## What you have to do
Skip every picture and copy only the lines from the one containing "How distant are" to the final line of the records below.

## Supplied information
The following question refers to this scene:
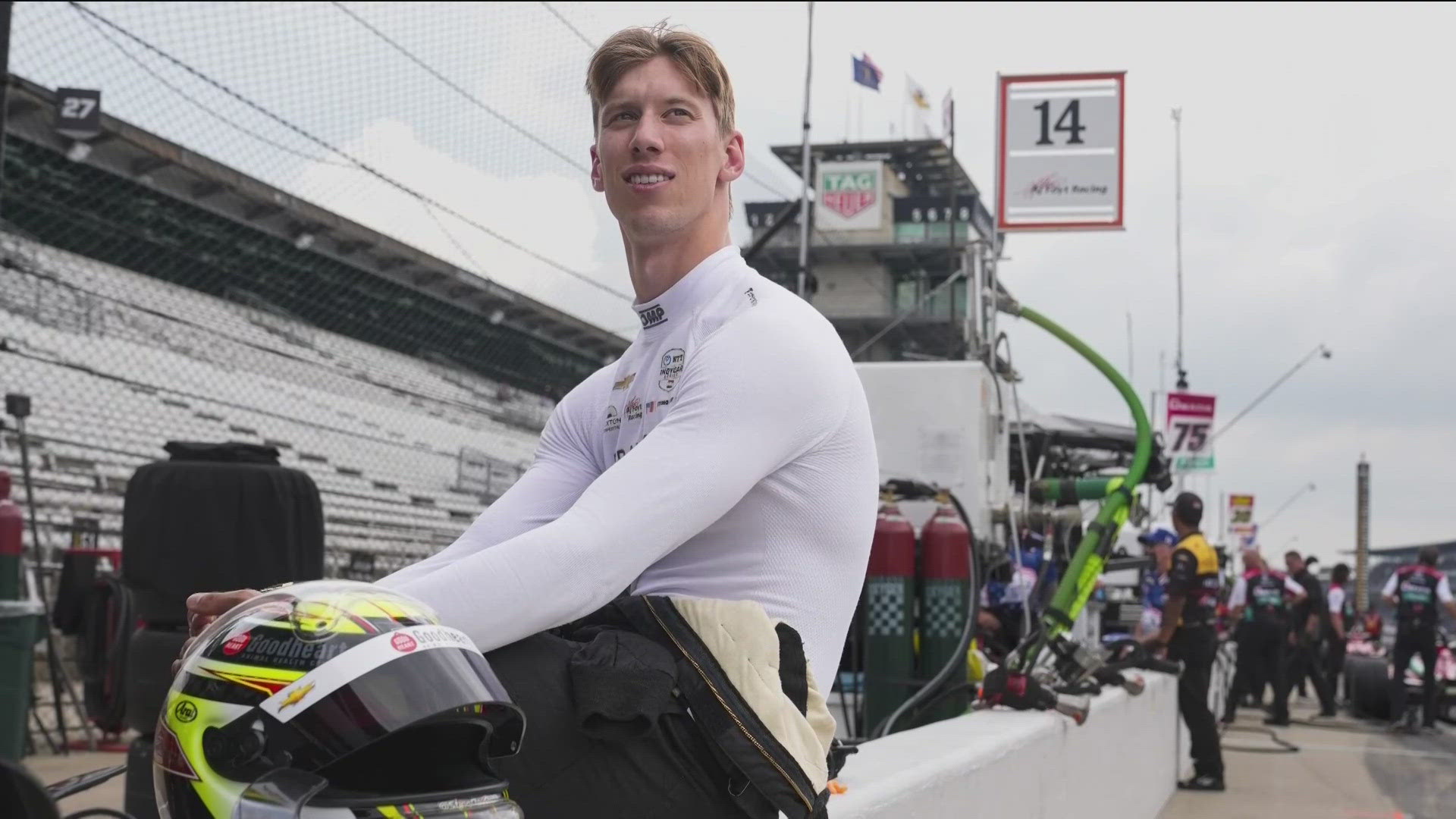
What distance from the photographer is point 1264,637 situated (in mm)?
14516

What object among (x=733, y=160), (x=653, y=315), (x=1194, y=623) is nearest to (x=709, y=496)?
(x=653, y=315)

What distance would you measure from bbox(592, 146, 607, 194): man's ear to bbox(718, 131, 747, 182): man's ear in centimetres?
16

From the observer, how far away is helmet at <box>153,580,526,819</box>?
133 centimetres

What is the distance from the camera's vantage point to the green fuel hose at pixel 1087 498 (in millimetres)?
7047

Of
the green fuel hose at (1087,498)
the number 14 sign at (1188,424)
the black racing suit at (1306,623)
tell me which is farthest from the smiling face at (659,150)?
the number 14 sign at (1188,424)

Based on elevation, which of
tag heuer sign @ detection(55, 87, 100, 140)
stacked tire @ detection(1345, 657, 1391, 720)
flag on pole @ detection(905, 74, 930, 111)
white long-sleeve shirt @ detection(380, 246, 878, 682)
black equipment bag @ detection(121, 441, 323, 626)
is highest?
flag on pole @ detection(905, 74, 930, 111)

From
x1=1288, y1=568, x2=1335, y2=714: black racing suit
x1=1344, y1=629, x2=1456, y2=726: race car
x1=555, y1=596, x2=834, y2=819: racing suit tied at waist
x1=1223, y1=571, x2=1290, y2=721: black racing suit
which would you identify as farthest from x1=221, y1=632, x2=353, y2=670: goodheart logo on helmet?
x1=1288, y1=568, x2=1335, y2=714: black racing suit

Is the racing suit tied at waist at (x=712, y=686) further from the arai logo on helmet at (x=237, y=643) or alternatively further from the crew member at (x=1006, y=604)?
the crew member at (x=1006, y=604)

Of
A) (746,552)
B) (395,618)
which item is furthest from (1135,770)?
(395,618)

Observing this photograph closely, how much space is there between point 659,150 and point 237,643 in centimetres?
83

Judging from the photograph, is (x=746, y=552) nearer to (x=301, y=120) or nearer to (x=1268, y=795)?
(x=1268, y=795)

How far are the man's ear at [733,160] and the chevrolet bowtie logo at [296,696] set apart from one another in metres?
0.94

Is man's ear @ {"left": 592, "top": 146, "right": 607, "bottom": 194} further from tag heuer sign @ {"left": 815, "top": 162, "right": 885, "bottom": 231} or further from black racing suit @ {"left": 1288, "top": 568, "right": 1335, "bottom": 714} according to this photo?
tag heuer sign @ {"left": 815, "top": 162, "right": 885, "bottom": 231}

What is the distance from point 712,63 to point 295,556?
134 inches
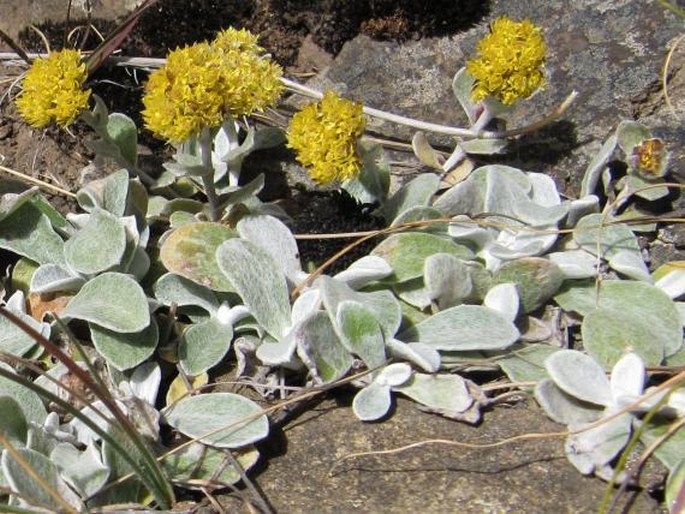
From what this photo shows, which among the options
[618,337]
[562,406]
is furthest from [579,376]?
[618,337]

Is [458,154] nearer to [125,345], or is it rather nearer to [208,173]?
[208,173]

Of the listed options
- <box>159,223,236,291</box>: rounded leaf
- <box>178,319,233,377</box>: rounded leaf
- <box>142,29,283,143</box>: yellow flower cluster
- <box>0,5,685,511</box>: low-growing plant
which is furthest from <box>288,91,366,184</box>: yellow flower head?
<box>178,319,233,377</box>: rounded leaf

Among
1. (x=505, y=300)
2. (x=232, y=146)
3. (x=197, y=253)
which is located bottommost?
(x=505, y=300)

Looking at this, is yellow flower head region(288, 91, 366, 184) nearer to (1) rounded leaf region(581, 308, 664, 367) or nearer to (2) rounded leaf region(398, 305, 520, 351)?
(2) rounded leaf region(398, 305, 520, 351)

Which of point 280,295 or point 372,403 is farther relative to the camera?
point 280,295

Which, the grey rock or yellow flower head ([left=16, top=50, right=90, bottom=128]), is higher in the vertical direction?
yellow flower head ([left=16, top=50, right=90, bottom=128])

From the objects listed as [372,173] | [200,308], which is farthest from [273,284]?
[372,173]

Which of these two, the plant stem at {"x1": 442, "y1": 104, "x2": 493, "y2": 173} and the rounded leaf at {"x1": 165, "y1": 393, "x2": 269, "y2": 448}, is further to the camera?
the plant stem at {"x1": 442, "y1": 104, "x2": 493, "y2": 173}
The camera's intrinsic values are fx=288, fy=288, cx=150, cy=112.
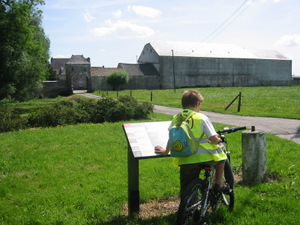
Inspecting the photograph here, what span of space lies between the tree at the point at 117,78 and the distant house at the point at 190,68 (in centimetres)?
268

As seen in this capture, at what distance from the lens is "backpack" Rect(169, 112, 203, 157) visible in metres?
3.38

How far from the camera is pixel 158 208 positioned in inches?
181

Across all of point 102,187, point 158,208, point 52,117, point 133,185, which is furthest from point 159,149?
point 52,117

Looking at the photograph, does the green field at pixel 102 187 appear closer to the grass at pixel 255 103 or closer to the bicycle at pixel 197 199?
the bicycle at pixel 197 199

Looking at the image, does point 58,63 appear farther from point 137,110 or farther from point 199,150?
point 199,150

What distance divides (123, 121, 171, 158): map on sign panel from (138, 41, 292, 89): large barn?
58.9 metres

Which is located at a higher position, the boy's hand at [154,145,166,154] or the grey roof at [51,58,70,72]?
the grey roof at [51,58,70,72]

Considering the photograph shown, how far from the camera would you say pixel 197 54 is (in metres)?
68.8

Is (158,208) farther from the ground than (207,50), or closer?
closer

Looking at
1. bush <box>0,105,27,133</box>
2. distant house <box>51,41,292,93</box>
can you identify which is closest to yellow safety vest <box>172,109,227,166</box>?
bush <box>0,105,27,133</box>

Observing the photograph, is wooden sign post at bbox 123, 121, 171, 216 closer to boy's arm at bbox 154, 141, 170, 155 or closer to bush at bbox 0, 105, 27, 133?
boy's arm at bbox 154, 141, 170, 155

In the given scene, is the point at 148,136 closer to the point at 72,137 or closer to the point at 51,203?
the point at 51,203

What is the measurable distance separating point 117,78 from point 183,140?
2204 inches

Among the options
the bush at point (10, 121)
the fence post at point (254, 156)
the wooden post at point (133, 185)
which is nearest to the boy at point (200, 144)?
the wooden post at point (133, 185)
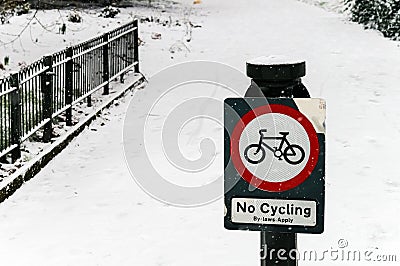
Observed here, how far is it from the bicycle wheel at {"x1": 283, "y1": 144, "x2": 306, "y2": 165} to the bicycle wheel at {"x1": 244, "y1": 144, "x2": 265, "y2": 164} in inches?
2.7

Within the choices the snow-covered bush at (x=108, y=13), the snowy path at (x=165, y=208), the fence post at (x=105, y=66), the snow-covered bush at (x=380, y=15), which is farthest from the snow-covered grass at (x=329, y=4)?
the fence post at (x=105, y=66)

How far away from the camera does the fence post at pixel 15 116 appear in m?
6.98

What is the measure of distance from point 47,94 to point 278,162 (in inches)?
245

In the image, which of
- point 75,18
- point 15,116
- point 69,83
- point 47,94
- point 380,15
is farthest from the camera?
point 380,15

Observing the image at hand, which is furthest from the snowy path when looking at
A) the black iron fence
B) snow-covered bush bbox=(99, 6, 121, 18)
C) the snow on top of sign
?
snow-covered bush bbox=(99, 6, 121, 18)

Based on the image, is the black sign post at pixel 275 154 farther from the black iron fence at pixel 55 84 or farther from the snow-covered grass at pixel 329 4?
the snow-covered grass at pixel 329 4

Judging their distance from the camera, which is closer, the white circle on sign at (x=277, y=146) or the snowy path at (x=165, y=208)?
the white circle on sign at (x=277, y=146)

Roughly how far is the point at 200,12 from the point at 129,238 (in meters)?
19.1

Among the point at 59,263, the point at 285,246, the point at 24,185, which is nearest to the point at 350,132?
the point at 24,185

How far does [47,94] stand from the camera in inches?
316

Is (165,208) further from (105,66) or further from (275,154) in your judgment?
(105,66)

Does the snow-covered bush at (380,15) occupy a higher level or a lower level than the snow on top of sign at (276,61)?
lower

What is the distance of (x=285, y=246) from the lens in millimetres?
2203

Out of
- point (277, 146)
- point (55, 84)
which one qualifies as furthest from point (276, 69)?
point (55, 84)
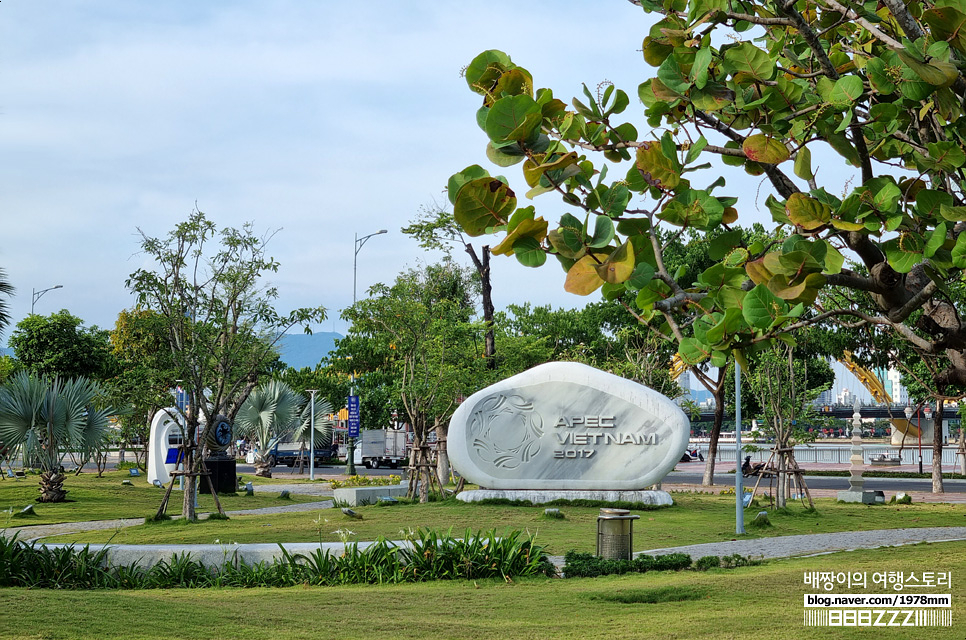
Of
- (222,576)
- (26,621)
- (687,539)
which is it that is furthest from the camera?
(687,539)

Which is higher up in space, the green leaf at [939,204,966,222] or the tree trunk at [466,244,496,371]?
the tree trunk at [466,244,496,371]

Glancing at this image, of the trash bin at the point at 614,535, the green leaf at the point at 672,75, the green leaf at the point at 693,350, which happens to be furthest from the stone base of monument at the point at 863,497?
the green leaf at the point at 672,75

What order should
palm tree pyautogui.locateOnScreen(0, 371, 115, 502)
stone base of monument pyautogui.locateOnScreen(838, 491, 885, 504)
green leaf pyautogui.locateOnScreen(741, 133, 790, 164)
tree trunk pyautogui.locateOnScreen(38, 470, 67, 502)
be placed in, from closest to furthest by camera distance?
green leaf pyautogui.locateOnScreen(741, 133, 790, 164) < palm tree pyautogui.locateOnScreen(0, 371, 115, 502) < tree trunk pyautogui.locateOnScreen(38, 470, 67, 502) < stone base of monument pyautogui.locateOnScreen(838, 491, 885, 504)

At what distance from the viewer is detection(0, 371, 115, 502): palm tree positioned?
71.3 feet

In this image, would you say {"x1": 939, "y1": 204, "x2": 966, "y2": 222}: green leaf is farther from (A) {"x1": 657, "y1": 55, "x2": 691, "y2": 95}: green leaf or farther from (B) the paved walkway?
(B) the paved walkway

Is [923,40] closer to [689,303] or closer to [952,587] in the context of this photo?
[689,303]

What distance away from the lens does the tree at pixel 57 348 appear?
1539 inches

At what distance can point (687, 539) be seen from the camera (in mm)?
15203

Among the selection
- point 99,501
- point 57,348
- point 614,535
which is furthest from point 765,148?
point 57,348

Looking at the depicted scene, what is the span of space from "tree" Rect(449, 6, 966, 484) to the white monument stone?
1744cm

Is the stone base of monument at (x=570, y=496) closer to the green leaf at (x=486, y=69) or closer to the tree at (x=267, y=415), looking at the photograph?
the tree at (x=267, y=415)

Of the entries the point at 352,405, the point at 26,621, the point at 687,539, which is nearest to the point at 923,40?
the point at 26,621

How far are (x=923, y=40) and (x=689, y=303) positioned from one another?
126 centimetres

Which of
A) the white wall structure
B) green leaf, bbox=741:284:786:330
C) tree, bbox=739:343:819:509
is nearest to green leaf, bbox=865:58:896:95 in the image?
green leaf, bbox=741:284:786:330
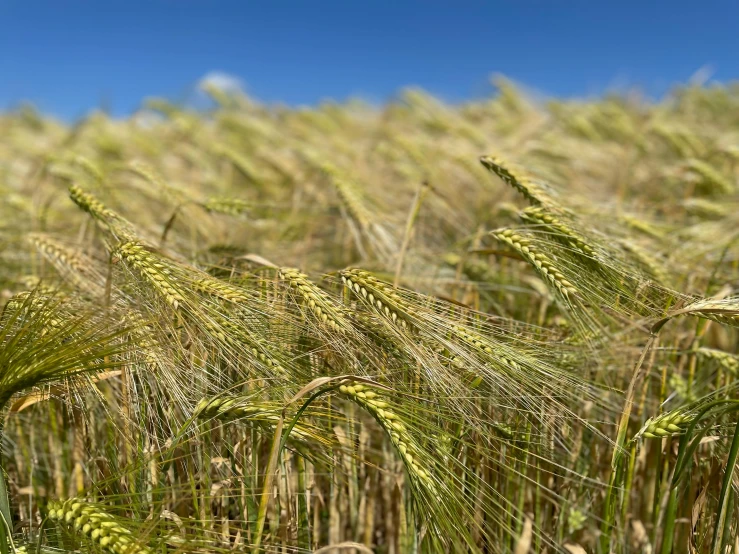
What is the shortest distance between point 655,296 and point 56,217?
252 centimetres

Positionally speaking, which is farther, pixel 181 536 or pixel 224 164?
pixel 224 164

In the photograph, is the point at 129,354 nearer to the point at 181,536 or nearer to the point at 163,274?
the point at 163,274

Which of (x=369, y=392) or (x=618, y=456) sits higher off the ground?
(x=369, y=392)

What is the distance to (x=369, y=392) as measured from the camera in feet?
3.04

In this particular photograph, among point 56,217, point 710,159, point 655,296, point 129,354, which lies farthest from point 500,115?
point 129,354

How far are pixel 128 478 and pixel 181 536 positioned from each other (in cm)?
28

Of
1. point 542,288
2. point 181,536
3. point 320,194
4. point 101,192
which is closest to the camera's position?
point 181,536

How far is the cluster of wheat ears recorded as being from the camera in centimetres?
92

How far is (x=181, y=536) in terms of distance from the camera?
87cm

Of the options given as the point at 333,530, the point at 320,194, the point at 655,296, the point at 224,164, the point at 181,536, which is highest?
the point at 224,164

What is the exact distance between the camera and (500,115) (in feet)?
21.6

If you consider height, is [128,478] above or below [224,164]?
below

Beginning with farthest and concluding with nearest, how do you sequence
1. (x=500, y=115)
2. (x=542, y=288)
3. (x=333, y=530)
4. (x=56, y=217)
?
(x=500, y=115) < (x=56, y=217) < (x=542, y=288) < (x=333, y=530)

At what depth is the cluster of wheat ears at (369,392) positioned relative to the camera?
0.92 meters
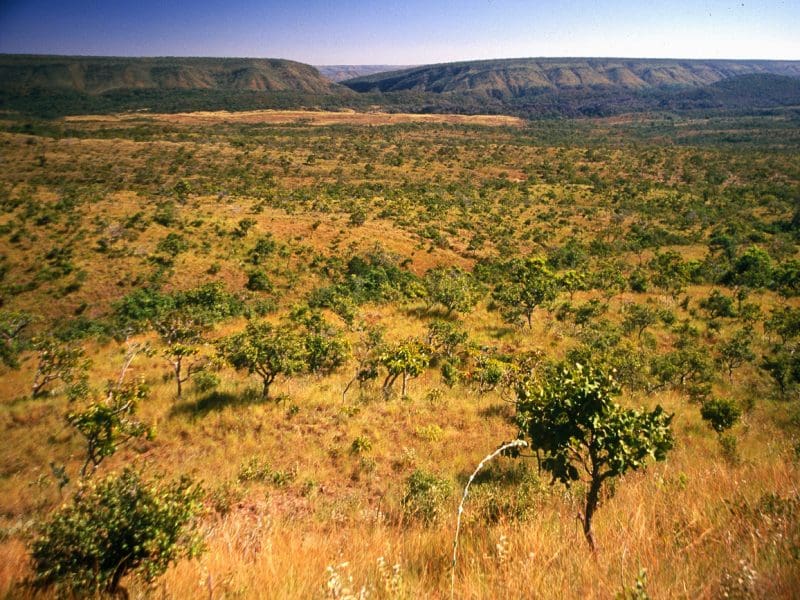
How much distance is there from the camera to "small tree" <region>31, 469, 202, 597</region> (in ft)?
11.7

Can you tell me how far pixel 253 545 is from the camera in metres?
4.64

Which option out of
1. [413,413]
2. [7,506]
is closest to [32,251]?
[7,506]

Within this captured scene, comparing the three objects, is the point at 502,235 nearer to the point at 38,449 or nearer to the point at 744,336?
the point at 744,336

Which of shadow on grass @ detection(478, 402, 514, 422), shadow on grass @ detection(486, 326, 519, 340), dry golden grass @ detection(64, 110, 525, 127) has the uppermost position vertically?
dry golden grass @ detection(64, 110, 525, 127)

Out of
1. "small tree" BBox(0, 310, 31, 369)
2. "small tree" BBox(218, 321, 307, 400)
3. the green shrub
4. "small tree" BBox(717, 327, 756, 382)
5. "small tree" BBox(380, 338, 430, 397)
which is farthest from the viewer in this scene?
"small tree" BBox(0, 310, 31, 369)

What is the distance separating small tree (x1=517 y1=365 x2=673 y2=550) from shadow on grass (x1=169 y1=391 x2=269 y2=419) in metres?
10.2

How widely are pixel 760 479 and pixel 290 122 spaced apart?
148065mm

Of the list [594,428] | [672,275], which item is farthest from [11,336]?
[672,275]

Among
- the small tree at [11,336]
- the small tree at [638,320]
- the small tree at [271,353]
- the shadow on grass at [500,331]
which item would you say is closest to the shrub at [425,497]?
the small tree at [271,353]

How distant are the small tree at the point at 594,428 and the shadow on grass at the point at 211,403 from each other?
10.2 m

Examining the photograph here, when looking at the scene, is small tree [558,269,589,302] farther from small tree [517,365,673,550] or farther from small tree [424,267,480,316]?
small tree [517,365,673,550]

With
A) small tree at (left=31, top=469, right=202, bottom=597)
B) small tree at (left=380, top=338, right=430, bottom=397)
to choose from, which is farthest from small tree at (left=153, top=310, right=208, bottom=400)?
small tree at (left=31, top=469, right=202, bottom=597)

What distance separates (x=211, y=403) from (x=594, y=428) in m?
11.8

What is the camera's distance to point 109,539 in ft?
12.6
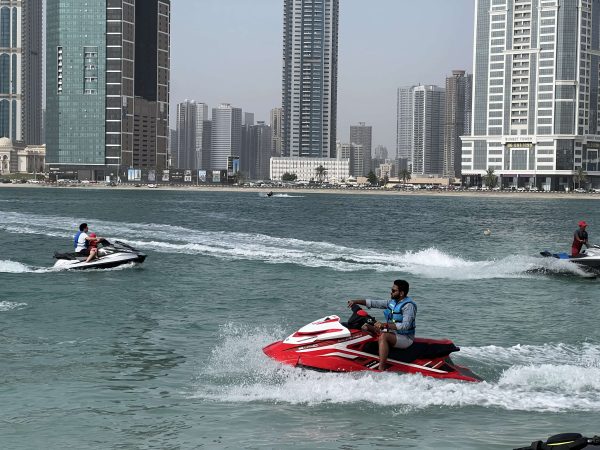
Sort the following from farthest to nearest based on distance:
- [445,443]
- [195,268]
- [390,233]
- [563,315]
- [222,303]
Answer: [390,233]
[195,268]
[222,303]
[563,315]
[445,443]

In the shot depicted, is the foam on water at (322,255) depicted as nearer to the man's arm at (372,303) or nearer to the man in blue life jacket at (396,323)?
the man's arm at (372,303)

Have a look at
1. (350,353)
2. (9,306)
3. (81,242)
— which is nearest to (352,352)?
(350,353)

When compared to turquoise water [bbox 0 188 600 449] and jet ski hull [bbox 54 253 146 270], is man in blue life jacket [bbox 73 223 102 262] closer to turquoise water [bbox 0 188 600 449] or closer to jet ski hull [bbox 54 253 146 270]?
jet ski hull [bbox 54 253 146 270]

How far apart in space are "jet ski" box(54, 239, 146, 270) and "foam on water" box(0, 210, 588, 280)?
24.4 feet

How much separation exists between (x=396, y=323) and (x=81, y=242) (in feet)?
72.8

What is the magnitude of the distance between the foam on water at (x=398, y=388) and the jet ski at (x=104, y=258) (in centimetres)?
1833

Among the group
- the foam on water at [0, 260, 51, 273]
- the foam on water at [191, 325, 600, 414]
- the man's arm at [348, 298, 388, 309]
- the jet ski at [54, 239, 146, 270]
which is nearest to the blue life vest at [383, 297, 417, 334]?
the man's arm at [348, 298, 388, 309]

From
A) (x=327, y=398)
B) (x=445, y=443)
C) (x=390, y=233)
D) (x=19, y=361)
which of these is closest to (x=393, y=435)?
(x=445, y=443)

## Solution to this problem
How distant are the small tree at the point at 594,428 and the shadow on grass at the point at 211,403 from each other?
10.2 m

Examining the photograph here, when looking at the scene, is small tree [558,269,589,302] farther from small tree [517,365,673,550] or farther from small tree [424,267,480,316]?
small tree [517,365,673,550]

With
A) small tree at (left=31, top=469, right=202, bottom=597)
B) small tree at (left=380, top=338, right=430, bottom=397)
to choose from, which is farthest from small tree at (left=153, top=310, right=208, bottom=400)?
small tree at (left=31, top=469, right=202, bottom=597)

What distance separates (x=211, y=403) from (x=594, y=428) in m?
11.8

What is the camera's distance to point 109,539 in ft?
12.6
Sort the following from farthest to nearest based on distance:
- [445,443]
- [195,268]
- [390,233]
- [563,315]
- [222,303]
Answer: [390,233]
[195,268]
[222,303]
[563,315]
[445,443]

In the shot depicted, is the foam on water at (322,255) depicted as nearer to the man's arm at (372,303) or nearer to the man in blue life jacket at (396,323)?
the man's arm at (372,303)

Have a look at
1. (350,353)
2. (9,306)
3. (81,242)
— which is nearest to (352,352)?
(350,353)

When compared to turquoise water [bbox 0 188 600 449] and jet ski hull [bbox 54 253 146 270], is man in blue life jacket [bbox 73 223 102 262] closer to turquoise water [bbox 0 188 600 449] or closer to jet ski hull [bbox 54 253 146 270]?
jet ski hull [bbox 54 253 146 270]

How far apart in space are "jet ski" box(54, 239, 146, 270) and "foam on water" box(0, 210, 588, 280)?
24.4 feet

How much separation exists between (x=396, y=323) and (x=81, y=242) (in feet)?
72.8

What is the magnitude of the distance between the foam on water at (x=398, y=388) and the jet ski at (x=104, y=258) (in centimetres)?
1833

Among the group
- the foam on water at [0, 260, 51, 273]
- the foam on water at [191, 325, 600, 414]
- the man's arm at [348, 298, 388, 309]
- the jet ski at [54, 239, 146, 270]
which is nearest to the blue life vest at [383, 297, 417, 334]?
the man's arm at [348, 298, 388, 309]

From
A) (x=327, y=398)
B) (x=445, y=443)
C) (x=390, y=233)
D) (x=19, y=361)
which of these is closest to (x=393, y=435)?
(x=445, y=443)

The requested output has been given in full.